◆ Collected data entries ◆
####################

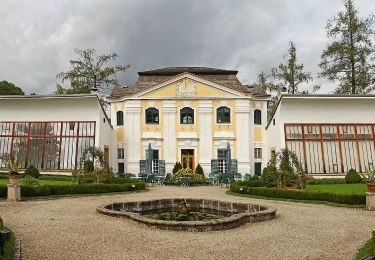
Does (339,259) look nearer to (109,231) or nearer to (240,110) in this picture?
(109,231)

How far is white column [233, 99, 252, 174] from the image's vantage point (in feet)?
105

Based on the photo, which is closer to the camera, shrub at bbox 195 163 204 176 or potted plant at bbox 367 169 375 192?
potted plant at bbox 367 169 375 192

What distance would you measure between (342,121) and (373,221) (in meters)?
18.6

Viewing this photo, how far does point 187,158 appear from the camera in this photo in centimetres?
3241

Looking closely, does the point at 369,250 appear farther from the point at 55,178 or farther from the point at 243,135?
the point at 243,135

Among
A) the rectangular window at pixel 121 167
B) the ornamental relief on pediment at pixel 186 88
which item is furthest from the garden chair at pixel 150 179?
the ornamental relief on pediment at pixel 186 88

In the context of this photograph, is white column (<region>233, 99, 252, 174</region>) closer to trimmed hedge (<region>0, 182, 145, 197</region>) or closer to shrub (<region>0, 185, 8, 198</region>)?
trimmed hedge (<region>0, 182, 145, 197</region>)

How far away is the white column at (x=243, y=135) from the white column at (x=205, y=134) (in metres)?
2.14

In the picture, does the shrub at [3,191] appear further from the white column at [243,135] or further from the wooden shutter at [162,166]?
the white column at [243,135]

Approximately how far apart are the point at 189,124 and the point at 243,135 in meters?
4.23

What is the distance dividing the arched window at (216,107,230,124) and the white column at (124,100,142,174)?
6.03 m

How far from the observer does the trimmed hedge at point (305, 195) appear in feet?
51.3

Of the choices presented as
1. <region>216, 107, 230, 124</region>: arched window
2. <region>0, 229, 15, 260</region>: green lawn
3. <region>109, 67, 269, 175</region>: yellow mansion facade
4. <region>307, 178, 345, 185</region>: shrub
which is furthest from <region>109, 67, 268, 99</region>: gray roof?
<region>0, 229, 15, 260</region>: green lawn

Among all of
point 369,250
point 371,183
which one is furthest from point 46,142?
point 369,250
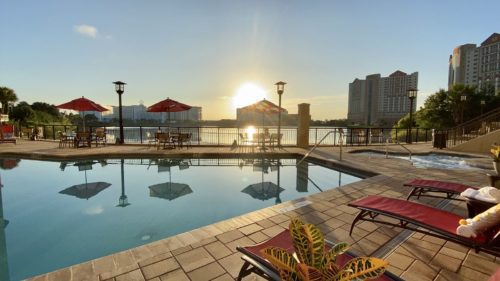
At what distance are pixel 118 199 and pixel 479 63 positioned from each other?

####################

◆ Given request ◆
Reproduce the data above with every occurrence of "shrub" changed to "bush" and everything else kept the same. Omit the pictures from your answer.

◆ Worked answer ◆
Does (339,259) look nearer to (109,231) or nearer to (240,110) in this picture?
(109,231)

How far is white column [233, 99, 252, 174] from the image's vantage point (in feet)?
105

Based on the photo, which is closer to the camera, bush at bbox 195 163 204 176 or potted plant at bbox 367 169 375 192?
potted plant at bbox 367 169 375 192

What distance would you measure between (342,121) and (373,221) (in meters)?
18.6

Viewing this photo, how far does point 187,158 appear from the camera in this photo in centimetres?
3241

Looking closely, does the point at 369,250 appear farther from the point at 55,178 or farther from the point at 243,135?
the point at 243,135

Among
A) the rectangular window at pixel 121 167
B) the ornamental relief on pediment at pixel 186 88
which item is furthest from the garden chair at pixel 150 179?
the ornamental relief on pediment at pixel 186 88

In the context of this photograph, is white column (<region>233, 99, 252, 174</region>) closer to trimmed hedge (<region>0, 182, 145, 197</region>) or closer to bush (<region>0, 185, 8, 198</region>)?
trimmed hedge (<region>0, 182, 145, 197</region>)

How far away is the white column at (x=243, y=135) from the white column at (x=205, y=134) (in metres)?
2.14

In the picture, does the bush at [3,191] appear further from the white column at [243,135] or further from the wooden shutter at [162,166]?
the white column at [243,135]

Approximately how far apart are the point at 189,124 and the point at 243,135 in meters?
4.23

What is the distance dividing the arched window at (216,107,230,124) and the white column at (124,100,142,174)?
6.03 m

How far from the observer does the trimmed hedge at point (305, 195) appear in feet?
51.3

Of the choices presented as
1. <region>216, 107, 230, 124</region>: arched window
2. <region>0, 229, 15, 260</region>: green lawn
3. <region>109, 67, 269, 175</region>: yellow mansion facade
4. <region>307, 178, 345, 185</region>: bush
which is furthest from <region>109, 67, 268, 99</region>: gray roof?
<region>0, 229, 15, 260</region>: green lawn

Among all of
point 369,250
point 371,183
which one is furthest from point 46,142?
point 369,250
At what distance are pixel 118 199 and pixel 479 63 positioned from each other?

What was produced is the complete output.